Argentinia announced new restrictions to fight a second wave of the virus on Wednesday.

Among the measures, which are set to begin Friday, are a nightly curfew between midnight and 6 am, the closure of bars and restaurants after 11 pm, and restrictions on family gatherings.

To restrict movements and limit the spread of infections, only workers in essential sectors will be allowed to travel on local public transport.

The new measures will last for at least three weeks, said Argentinian President Alberto Fernandez, who himself is currently in isolation after testing positive for Covid-19 last week.

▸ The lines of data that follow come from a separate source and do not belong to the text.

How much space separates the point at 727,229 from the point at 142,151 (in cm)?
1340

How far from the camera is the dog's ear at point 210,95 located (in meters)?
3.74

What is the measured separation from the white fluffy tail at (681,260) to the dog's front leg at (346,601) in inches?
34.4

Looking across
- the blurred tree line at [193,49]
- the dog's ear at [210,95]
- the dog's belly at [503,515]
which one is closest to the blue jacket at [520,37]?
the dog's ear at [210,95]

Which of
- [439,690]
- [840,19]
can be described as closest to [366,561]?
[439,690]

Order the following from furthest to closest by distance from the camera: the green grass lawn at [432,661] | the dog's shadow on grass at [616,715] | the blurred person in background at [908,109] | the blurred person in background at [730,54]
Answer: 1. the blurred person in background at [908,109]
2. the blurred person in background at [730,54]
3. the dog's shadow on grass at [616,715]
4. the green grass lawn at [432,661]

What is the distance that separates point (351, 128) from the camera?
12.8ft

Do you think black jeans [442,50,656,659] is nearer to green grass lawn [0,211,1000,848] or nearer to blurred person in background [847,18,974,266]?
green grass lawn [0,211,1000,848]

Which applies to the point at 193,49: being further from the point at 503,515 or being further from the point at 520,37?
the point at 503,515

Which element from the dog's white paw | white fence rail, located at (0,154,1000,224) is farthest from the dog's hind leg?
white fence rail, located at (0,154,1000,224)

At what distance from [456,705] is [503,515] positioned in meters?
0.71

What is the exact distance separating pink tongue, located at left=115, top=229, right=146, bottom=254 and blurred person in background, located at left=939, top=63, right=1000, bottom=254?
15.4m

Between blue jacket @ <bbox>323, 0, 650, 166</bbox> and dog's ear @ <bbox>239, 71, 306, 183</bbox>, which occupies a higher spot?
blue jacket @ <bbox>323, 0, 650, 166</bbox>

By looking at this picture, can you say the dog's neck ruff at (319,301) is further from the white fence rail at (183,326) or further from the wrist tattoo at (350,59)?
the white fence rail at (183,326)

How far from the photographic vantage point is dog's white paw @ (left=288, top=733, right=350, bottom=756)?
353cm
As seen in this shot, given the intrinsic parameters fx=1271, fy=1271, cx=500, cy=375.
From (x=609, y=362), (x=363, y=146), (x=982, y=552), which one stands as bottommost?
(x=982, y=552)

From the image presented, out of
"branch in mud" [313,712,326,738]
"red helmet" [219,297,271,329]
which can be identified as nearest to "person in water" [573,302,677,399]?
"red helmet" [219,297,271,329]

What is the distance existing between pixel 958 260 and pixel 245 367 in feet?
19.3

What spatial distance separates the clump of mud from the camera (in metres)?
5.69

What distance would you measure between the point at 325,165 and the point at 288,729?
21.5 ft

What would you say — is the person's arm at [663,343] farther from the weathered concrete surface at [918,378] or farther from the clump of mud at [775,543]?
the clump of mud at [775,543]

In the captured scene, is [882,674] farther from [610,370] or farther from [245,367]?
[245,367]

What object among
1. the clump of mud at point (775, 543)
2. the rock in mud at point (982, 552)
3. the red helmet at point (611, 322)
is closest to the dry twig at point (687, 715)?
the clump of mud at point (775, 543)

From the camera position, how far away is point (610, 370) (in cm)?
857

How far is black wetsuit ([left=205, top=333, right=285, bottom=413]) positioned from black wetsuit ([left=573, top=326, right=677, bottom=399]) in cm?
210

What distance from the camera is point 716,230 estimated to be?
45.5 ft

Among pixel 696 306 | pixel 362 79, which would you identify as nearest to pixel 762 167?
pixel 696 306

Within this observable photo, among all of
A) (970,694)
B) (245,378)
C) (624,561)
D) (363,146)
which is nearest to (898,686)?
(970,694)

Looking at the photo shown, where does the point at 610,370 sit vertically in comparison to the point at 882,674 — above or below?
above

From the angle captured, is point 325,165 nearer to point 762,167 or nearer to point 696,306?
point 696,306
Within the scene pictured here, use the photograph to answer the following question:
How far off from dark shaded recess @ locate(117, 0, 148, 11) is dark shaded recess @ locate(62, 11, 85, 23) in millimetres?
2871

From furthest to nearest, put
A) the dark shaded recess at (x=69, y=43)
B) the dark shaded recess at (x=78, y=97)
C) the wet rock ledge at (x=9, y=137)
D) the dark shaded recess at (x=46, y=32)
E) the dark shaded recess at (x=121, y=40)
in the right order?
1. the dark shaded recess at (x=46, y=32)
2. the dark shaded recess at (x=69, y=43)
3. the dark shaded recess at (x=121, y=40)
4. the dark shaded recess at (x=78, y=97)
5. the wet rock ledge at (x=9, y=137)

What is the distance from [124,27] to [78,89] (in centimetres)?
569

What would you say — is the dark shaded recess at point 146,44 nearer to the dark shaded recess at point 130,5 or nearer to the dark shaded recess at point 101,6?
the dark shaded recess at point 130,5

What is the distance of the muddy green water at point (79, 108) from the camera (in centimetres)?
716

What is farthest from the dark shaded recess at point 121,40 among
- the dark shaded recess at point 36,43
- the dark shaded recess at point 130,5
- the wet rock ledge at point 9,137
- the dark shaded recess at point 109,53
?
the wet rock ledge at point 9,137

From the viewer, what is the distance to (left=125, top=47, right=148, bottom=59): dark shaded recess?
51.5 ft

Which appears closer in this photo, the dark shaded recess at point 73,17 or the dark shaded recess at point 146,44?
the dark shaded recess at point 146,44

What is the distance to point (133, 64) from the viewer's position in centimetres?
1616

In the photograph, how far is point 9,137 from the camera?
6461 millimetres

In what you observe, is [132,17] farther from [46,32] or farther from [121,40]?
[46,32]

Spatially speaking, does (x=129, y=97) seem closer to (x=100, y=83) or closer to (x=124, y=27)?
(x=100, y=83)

On Wednesday Argentina reported a record 22,039 new virus infections. This brings the total caseload to about 2.4 million. Almost 57,000 have so far died in connection with Covid-19.

Asia

Gujarat, the home state of India's Prime Minister Narendra Modi is the latest to tighten coronavirus curbs as infections nationwide surged to a record of almost 116,000 new cases in 24 hours.

Modi will chair a meeting with other state chiefs as coronavirus cases increase.

On Wednesday, experts blamed the new wave on people ignoring guidelines and attending huge religious and political events, including weddings and cricket matches over the past few months.

India has now recorded 12.8 million cases, the third-highest behind the United States and Brazil, although India's population is much larger. So far, at least 166,000 Indians have died.

Maharashtra, home to megacity Mumbai, is the nation's worst-hit state. Beginning on Friday evening, a night time curfew will be imposed and weekend lockdowns will be enforced.

Australia

Australia has no plans to change the rollout of the AstraZeneca COVID-19 vaccine, Prime Minister Scott Morrison said on Thursday, after Europe's drug regulator found possible links between rare blood clots and it's usage.

"At this point, there is no advice to suggest there would be any change to the rollout of the vaccine," Morrison told reporters in the nation's capitol of Canberra.

Australian authorities have ordered an urgent inquiry following the findings from Europe's drug regulator.

The nation is more than 80% behind its original immunization schedule, and its plan relies heavily on AstraZeneca to vaccinate its 26 million population.

Authorities had pledged to administer at least 4 million first doses by the end of March, but could only deliver 670,000 due to supply issues from Europe.